-- Start of Data to use --
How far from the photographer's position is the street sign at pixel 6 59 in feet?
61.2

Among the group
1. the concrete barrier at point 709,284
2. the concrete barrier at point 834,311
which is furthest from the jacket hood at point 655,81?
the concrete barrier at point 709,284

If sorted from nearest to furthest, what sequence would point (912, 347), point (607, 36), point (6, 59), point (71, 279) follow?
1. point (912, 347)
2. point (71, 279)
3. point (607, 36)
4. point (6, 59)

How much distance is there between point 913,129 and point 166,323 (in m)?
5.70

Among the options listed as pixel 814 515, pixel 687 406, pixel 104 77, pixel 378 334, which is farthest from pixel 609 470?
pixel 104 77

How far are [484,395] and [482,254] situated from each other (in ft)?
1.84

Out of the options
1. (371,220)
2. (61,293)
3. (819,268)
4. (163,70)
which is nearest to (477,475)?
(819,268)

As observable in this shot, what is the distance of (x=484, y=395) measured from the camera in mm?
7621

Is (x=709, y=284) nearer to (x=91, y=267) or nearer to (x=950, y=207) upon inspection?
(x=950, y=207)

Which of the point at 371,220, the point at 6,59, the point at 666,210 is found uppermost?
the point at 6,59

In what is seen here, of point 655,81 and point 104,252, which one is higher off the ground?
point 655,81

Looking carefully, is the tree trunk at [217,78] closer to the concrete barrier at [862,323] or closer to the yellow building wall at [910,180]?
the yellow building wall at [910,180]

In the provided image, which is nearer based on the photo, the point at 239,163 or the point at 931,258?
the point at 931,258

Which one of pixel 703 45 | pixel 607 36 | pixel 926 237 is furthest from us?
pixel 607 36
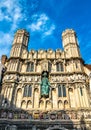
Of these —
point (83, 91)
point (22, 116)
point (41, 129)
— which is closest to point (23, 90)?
point (22, 116)

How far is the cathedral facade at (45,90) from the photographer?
17.1m

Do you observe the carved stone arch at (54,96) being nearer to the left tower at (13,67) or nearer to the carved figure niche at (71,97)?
the carved figure niche at (71,97)

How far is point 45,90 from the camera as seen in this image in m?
19.9

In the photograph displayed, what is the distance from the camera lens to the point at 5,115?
17.6 m

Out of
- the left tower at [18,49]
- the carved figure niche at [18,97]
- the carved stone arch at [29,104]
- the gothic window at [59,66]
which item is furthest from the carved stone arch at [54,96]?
the left tower at [18,49]

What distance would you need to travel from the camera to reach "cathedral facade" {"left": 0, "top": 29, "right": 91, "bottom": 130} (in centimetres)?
1714

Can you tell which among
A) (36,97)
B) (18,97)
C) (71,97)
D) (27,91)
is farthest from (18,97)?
(71,97)

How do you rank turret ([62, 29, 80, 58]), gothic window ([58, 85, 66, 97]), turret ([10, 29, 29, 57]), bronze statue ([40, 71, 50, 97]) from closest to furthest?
1. bronze statue ([40, 71, 50, 97])
2. gothic window ([58, 85, 66, 97])
3. turret ([62, 29, 80, 58])
4. turret ([10, 29, 29, 57])

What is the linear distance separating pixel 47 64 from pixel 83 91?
567cm

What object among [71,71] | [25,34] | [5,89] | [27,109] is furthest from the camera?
[25,34]

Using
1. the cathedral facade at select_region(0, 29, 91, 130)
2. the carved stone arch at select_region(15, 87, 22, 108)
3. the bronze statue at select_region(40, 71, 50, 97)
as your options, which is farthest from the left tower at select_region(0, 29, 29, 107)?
the bronze statue at select_region(40, 71, 50, 97)

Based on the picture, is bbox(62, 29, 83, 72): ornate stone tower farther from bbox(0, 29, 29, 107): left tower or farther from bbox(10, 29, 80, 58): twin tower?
bbox(0, 29, 29, 107): left tower

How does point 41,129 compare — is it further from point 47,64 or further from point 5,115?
point 47,64

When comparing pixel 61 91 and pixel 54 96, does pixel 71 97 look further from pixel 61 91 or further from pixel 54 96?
pixel 54 96
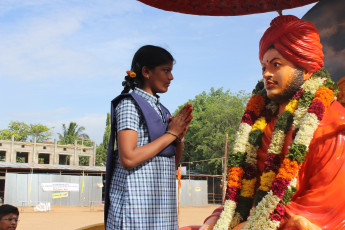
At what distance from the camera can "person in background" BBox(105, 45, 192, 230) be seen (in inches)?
89.7

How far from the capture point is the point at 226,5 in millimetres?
3447

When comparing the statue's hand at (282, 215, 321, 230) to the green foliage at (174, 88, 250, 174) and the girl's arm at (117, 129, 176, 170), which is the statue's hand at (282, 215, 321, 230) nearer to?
the girl's arm at (117, 129, 176, 170)

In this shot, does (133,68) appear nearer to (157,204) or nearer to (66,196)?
(157,204)

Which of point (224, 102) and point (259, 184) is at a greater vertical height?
point (224, 102)

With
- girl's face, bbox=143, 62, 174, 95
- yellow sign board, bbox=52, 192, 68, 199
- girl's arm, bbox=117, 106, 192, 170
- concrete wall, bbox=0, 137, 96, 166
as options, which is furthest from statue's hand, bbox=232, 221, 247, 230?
concrete wall, bbox=0, 137, 96, 166

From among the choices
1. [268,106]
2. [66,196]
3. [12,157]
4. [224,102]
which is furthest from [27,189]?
[268,106]

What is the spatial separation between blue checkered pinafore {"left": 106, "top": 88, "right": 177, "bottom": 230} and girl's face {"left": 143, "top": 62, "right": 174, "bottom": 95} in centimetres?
22

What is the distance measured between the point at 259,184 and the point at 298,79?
-- End of Data to use --
Description of the task:
Return, character for character, the lines of the listing from the one containing "From among the choices" through the end of the listing, with both ends included.

Completed task:
From among the choices
1. [268,106]
2. [66,196]
3. [12,157]
4. [224,102]
which is furthest from [27,189]?
[268,106]

What is the spatial separation between blue checkered pinafore {"left": 106, "top": 88, "right": 177, "bottom": 230} and girl's face {"left": 143, "top": 62, "right": 174, "bottom": 95} in centimetres?
22

What is the distance measured between the point at 259,184 and the point at 298,79?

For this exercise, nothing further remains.